Our custom Host setup
CentOS 7 kernel 3.10.0-229.14.1.el7.x86_64

$ docker version
Client version: 1.7.1
Client API version: 1.19
Package Version (client): docker-1.7.1-115.el7.x86_64
Go version (client): go1.4.2
Git commit (client): 446ad9b/1.7.1
OS/Arch (client): linux/amd64
Server version: 1.7.1
Server API version: 1.19
Package Version (server): docker-1.7.1-115.el7.x86_64
Go version (server): go1.4.2
Git commit (server): 446ad9b/1.7.1
OS/Arch (server): linux/amd64

$ sestatus
SELinux status: enabled
SELinuxfs mount: /sys/fs/selinux
SELinux root directory: /etc/selinux
Loaded policy name: targeted
Current mode: enforcing
Mode from config file: enforcing
Policy MLS status: enabled
Policy deny_unknown status: allowed
Max kernel policy version: 28

@ibuildthecloud are there any specific settings to be done on host regarding SELinux before running the rancher-agent?
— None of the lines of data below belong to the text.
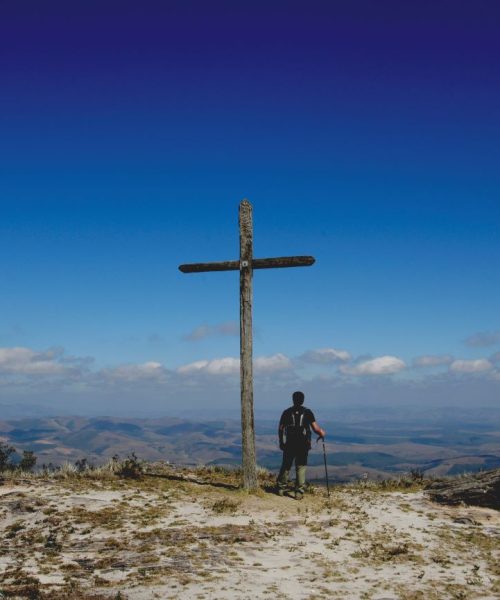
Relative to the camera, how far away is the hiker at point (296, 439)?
1462 cm

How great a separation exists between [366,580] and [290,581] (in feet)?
4.39

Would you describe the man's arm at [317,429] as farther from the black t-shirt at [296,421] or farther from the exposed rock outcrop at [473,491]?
the exposed rock outcrop at [473,491]

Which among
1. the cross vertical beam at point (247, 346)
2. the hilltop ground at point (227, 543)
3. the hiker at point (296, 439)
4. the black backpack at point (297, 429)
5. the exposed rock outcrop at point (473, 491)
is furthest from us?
the black backpack at point (297, 429)

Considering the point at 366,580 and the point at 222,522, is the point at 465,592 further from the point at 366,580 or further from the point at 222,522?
the point at 222,522

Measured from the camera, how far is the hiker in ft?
48.0

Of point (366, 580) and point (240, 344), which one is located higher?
point (240, 344)

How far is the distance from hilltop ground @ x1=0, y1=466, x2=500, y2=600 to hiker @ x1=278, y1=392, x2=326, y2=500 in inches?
25.5

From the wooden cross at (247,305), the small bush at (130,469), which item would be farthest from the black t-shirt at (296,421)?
the small bush at (130,469)

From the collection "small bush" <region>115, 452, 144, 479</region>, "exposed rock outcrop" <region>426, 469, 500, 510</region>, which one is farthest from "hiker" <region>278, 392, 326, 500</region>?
"small bush" <region>115, 452, 144, 479</region>

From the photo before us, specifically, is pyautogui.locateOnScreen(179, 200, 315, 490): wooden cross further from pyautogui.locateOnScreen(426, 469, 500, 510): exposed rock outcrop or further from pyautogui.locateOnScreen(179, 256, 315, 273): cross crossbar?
pyautogui.locateOnScreen(426, 469, 500, 510): exposed rock outcrop

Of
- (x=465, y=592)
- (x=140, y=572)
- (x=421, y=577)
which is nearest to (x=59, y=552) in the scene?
(x=140, y=572)

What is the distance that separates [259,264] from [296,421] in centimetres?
490

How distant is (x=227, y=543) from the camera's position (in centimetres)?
1028

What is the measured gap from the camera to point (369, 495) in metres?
15.9
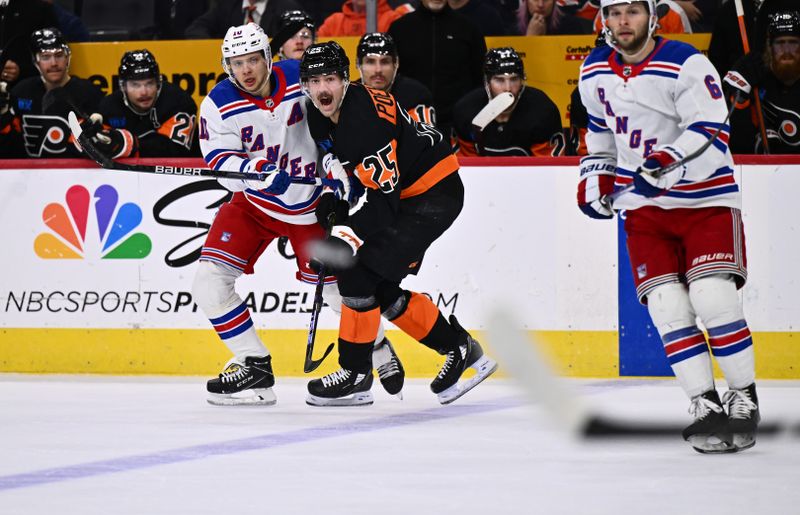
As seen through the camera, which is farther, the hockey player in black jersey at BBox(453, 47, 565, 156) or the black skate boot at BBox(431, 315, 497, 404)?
the hockey player in black jersey at BBox(453, 47, 565, 156)

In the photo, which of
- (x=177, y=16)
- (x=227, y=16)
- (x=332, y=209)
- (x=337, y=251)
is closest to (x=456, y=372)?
(x=337, y=251)

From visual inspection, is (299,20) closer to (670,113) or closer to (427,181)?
(427,181)

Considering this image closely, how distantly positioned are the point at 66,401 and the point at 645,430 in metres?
2.06

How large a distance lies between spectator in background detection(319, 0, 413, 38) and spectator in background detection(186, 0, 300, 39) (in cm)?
22

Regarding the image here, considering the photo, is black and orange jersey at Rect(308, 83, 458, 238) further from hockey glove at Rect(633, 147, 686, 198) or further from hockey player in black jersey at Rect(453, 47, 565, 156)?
hockey player in black jersey at Rect(453, 47, 565, 156)

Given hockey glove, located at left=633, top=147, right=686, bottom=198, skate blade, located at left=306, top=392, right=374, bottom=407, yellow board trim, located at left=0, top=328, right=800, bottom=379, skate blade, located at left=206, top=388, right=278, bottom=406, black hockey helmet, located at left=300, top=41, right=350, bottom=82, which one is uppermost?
black hockey helmet, located at left=300, top=41, right=350, bottom=82

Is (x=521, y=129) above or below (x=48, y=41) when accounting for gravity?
below

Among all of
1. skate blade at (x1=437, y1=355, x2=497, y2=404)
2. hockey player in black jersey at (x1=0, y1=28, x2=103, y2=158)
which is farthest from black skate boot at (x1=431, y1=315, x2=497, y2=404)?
hockey player in black jersey at (x1=0, y1=28, x2=103, y2=158)

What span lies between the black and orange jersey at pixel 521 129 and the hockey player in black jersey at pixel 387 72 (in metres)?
0.21

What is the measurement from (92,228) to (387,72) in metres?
1.40

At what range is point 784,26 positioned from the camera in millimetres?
5246

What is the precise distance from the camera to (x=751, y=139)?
538cm

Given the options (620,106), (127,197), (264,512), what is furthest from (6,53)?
(264,512)

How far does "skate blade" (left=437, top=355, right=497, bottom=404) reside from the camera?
14.7 ft
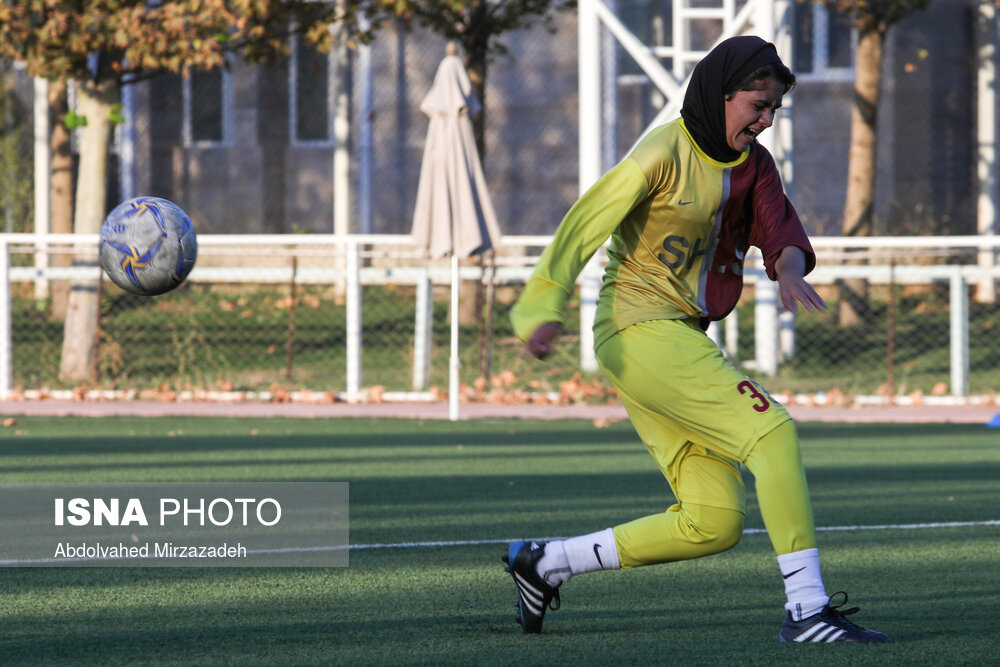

We have been changing the SELinux from enforcing to permissive while the rancher-agent was running, now we are back to enforcing. maybe this has created the issue? Is this being tested? We need to have enforcing on our production servers.

the issues are gone. It seems like upgrading to rancher v0.51.0 solved the networking issues we had with those hosts.